España era uno de los países más bellos del mundo. Los escritores románticos franceses, como Teófilo Gautier, Dumas y Gustavo Doré, o el poeta lírico Lord Byron con todo su prurito de hombre libre, o los norteamericanos Washington Irving y Hemingway, y los alemanes Juan Nicolás Böhl de Faber y su hija Cecilia buscaban el sol meridional, los palacios árabes, el barroco andaluz y el vino del marco del jerez para gozar la vida y terminar sus escritos en una casa andaluza de la Alpujarra, de El Puerto o de Sanlúcar.
Hoy vienen también riadas de franceses, ingleses, alemanes y norteamericanos buscando casas baratas de la costa, pisos de estudiantes de cuarenta metros, habitaciones de hoteles con áticos cerca del cielo y casas adosadas con colores de embelesos, para conseguir títulos fáciles y volver a su país con fotos pasteleras de nuestra nueva cara. Aquella España que comenzaba en los Pirineos y terminaba en el Estrecho, se confunde hoy con la de cualquier pueblo de la costa marroquí, tunecina o portuguesa, urbanizadas por arquitectos neomodernistas e inmobiliarias españolas.
Hemos dejado de ser originales para caer en la rutina mediocre y repetir los esquemas de los arquitectos soberbios y de los urbanistas especuladores. Nuestras costas han dejado de ser salvajes para convertirse en costas acotadas por espigones y muros de cemento, atosigadas de bloques monstruosos, oprimidas por grandes áreas comerciales y un inmenso parking. Las carreteras y autovías están llenas de puntos negros marcados con sangre. Los políticos decían que eso es lo que necesitamos, para atraer al turismo de masa.
Los cortijos andaluces se han abandonado y los pueblos blancos de la serranía gaditana se han enmascarado de colores chillones. ¿Qué ha pasado para que hayamos cambiado tanta belleza por tanta repulsa? Pero ya no se trata de belleza, es decir, de la perfección o armonía de las cosas que infunden deleite o admiración. Se trata de combinar los elementos y la propia vida con el sentido común y la utilidad. Nuestros pueblos no se encalaban por capricho, lo exigía el clima caluroso de Andalucía, para que los rayos de sol salieran despedidos como de un espejo. Y, además, la propiedad antiséptica de la cal evitaba las epidemias y contagios mortíferos.

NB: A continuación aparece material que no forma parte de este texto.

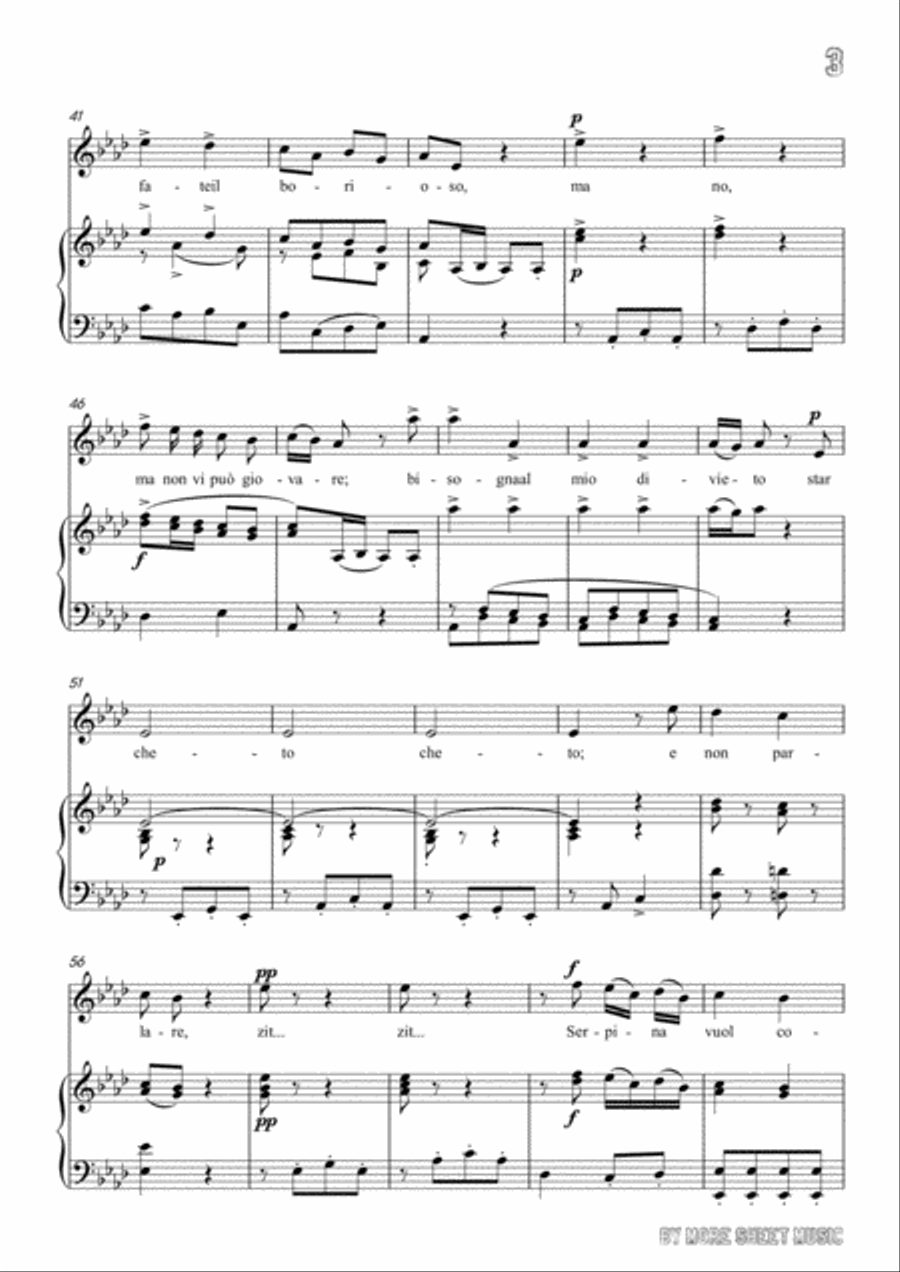 Pergolesi-Stizzoso,mio stizzoso in A flat Major,for Voice and Piano Voice Solo scores gallery preview page 5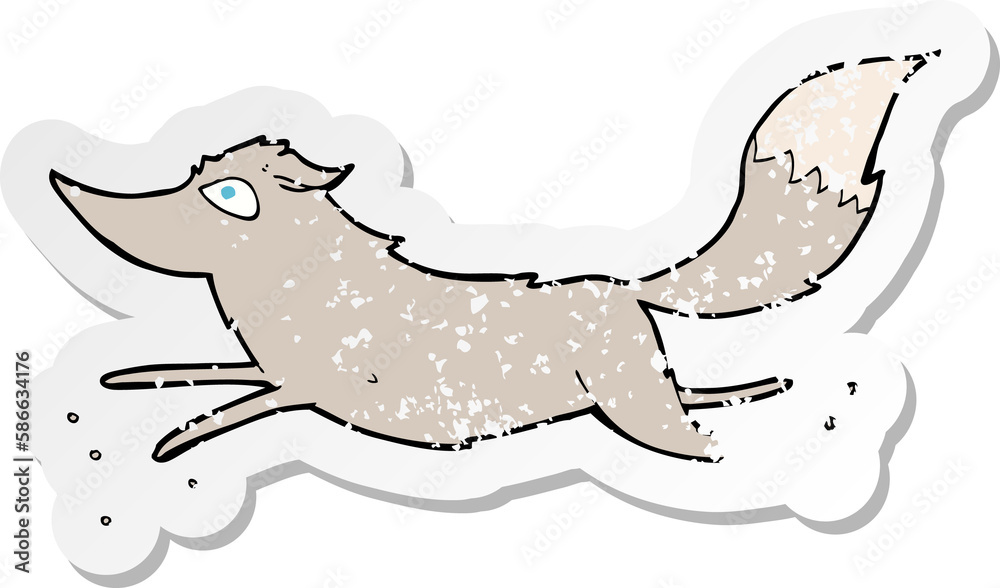 retro distressed sticker of a cartoon wolf running retro distressed sticker of a cartoon wolf running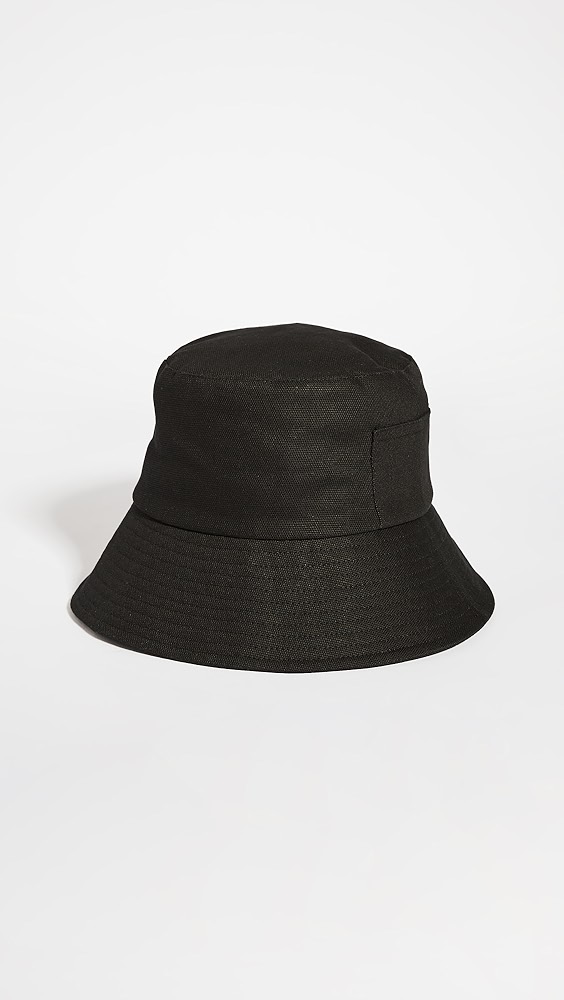 Wave Canvas Bucket Hat - Black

Hablando en profano, hemos cambiado a Afrodita (Venus), diosa de la belleza y de la vida, por Carón (Caronte), viejo repulsivo, encargado de llevar a los vivos al Averno, lugar de muerte. Hablando en cristiano, donde hay vida y amor, ahí está Dios. Donde impera la muerte y el odio, se esconde la enemiga de Dios. Lo decía Pablo de Tarso.